There are useful white papers on user experience and design here and here . The second talks about converging UML (Unified Modeling Language), usage-centered design (by Constantine and Lockwood), and the process of building abstract prototypes to model user tasks.

Keeping ahead of the learning curve is a pretty constant effort these days (as if it was ever different). I'd suggest that in the areas of design and usability, instead of studying the latest software tools, we should study architecture , theatre , learning , and writing .

Starbucks in Portsmouth

There's an interesting treatment of insanity in the work of R. D. Laing : he describes insanity as a two-stage process that can start with ontological insecurity, a state in which you doubt that you really exist. Insanity is the state in which the individual decides to destroy his or her own personality ( , R. D. Laing). Laing saw psychosis as a problem stemming from social origins, and it's an interesting exercise to turn these notions toward social trends. For example, a common thread among the more extreme conspiracy theories bouncing around American culture is that various government institutions don't really exist; we're ruled by black helicopters, aliens, or you-name-it. This might be a form of (collective) ontological insecurity. More on this anon.

Home office

Most of the companies that produce the highest quality products in the world understand that the performance appraisal process reduces product quality and organizational effectiveness . Not sometimes, not a little, but inevitably and significantly, performance appraisal steers organizations toward mediocrity. Here's a list (not mine) of some of the things wrong with performance appraisal:

  1. Disregards and, in fact, undermines, teamwork.
  2. Disregards the existence of a system. It encourages individuals to squeeze or circumvent the system for personal gain rather than improve it for collective gain.
  3. Disregards variability in the system and, indeed, increases variability in the system.
  4. Uses a measurement system that is unreliable and inconsistent.
  5. Encourages an approach to problem-solving that is superficial and culprit-oriented.
  6. Tends to establish an aggregate of safe goals--a ceiling of mediocrity--in an organization.
  7. Creates losers, cynics, and wasted human resources.
  8. Seeks to provide a means to administer multiple managerial functions (pay, promotion, feedback communications, direction-setting, etc.), yet it is inadequate to accomplish any one of them.
More about this... and more and more and more .
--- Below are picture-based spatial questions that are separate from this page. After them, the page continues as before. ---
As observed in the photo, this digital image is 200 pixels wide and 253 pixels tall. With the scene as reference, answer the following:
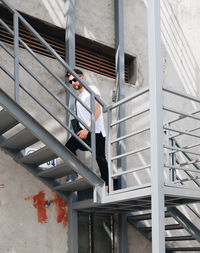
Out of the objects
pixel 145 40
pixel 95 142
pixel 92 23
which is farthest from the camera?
pixel 145 40

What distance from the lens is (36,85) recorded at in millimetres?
7332

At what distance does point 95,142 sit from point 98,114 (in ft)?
1.59

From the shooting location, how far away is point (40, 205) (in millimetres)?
6996

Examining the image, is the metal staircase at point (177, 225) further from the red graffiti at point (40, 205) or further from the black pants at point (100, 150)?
the red graffiti at point (40, 205)

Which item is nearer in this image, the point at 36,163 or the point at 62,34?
the point at 36,163

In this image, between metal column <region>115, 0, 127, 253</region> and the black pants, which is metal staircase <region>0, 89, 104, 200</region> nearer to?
the black pants

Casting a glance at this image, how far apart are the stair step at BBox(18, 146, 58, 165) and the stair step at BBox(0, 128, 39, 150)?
0.17m

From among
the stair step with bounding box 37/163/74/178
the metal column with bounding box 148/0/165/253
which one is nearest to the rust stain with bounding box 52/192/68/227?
the stair step with bounding box 37/163/74/178

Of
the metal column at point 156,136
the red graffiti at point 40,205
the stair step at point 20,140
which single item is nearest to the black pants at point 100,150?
the stair step at point 20,140

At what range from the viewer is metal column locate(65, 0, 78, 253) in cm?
718

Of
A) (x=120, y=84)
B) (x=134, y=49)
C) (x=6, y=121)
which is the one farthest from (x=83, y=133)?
(x=134, y=49)

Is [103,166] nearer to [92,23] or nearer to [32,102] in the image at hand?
[32,102]

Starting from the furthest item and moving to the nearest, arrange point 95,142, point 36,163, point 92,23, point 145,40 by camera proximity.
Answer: point 145,40, point 92,23, point 36,163, point 95,142

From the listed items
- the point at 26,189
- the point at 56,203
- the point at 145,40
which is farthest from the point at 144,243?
the point at 145,40
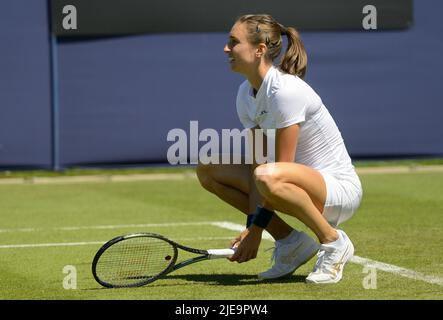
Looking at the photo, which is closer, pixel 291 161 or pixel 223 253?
pixel 291 161

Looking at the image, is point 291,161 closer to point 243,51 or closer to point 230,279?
Answer: point 243,51

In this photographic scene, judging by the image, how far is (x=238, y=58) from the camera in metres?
5.43

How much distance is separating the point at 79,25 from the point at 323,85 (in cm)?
296

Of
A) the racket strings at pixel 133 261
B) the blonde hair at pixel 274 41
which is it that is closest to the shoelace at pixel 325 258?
the racket strings at pixel 133 261

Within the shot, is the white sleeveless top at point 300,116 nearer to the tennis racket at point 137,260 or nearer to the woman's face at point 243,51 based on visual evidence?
the woman's face at point 243,51

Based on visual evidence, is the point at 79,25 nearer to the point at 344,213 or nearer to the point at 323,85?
the point at 323,85

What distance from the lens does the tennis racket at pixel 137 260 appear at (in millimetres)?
5340

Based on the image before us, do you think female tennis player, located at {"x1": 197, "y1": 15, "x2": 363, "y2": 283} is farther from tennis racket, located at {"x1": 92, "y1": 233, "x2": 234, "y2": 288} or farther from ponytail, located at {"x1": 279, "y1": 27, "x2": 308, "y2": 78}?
tennis racket, located at {"x1": 92, "y1": 233, "x2": 234, "y2": 288}

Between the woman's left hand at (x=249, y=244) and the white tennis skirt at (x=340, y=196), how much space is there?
1.26 feet

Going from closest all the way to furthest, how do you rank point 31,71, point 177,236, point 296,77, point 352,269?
point 296,77
point 352,269
point 177,236
point 31,71

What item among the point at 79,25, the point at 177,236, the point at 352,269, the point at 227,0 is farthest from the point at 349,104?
the point at 352,269

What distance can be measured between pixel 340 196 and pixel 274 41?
861 mm

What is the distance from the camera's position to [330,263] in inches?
209

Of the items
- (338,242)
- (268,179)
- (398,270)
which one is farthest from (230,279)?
(398,270)
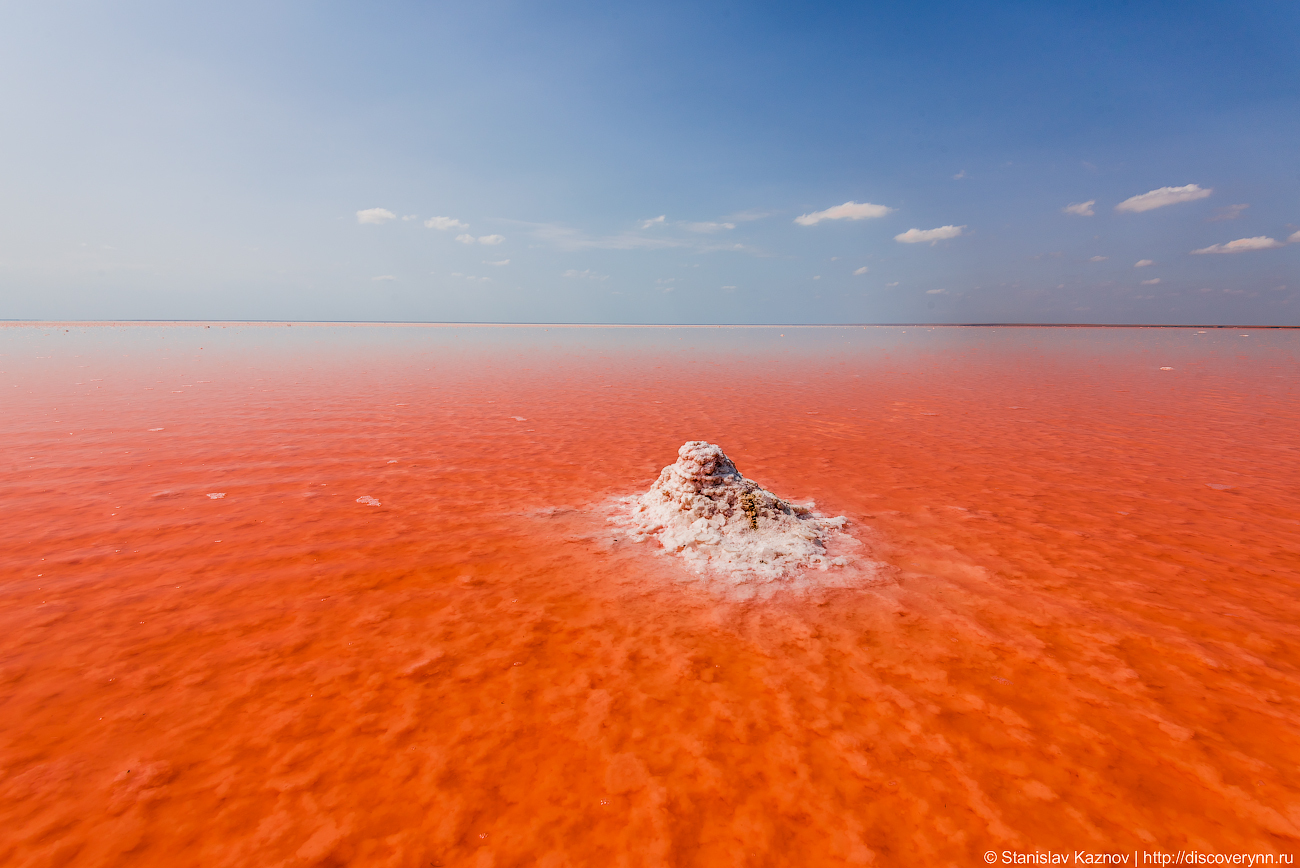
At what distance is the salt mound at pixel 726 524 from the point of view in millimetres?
5461

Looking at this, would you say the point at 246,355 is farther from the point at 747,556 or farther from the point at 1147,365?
the point at 1147,365

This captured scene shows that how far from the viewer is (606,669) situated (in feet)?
12.6

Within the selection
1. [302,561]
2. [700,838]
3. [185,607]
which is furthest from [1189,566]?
[185,607]

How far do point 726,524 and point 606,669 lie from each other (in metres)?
2.48

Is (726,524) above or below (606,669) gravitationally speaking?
above

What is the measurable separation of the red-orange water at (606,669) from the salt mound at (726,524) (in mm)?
402

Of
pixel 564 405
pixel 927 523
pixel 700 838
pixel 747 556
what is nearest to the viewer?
pixel 700 838

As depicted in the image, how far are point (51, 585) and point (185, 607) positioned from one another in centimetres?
143

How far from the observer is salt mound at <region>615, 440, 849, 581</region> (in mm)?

Products -- and documentation -- often provide a picture of how the producing company is organized; each department has its own little kingdom within the package. This isn't necessarily good or bad...but it's more often bad than good, if only because few companies are organized around the customer experience. They're organized for efficiency, convenience, or simply because of the conventional wisdom about organization charts. You can often see an even clearer snapshot of an organization from its website. And the organization of the company does matter, as this (very brief) article discusses.

At the kitchen table, late

A visual history of Unix -- this could be a model for a visual history of telephony, data networking, and their convergence.

A beautiful site dedicated to online design and computer graphics: GRAFICA Obscura . I played with some of Paul's software -- and created folded paper sculptures -- when I was at SGI .  

"A dekstop computer is a scooped-out hole in the beach where information from the Cybersphere wells up like seawater." - by David Gelertner, writing in Edge Edition 70.

At a desk in Burlington

Good communication always takes into account its medium. This is why "single sourcing", in which instructional content is written for one medium and then "repurposed" always results in low quality. Here's an example; which of these sentences are easier to read?

For example,
if your medium
has narrow columns,
you should
pay attention
to line breaks.
For example, if
your medium has
narrow colums, you
should pay
attention to line
breaks.
(I think the one on the left is much better.)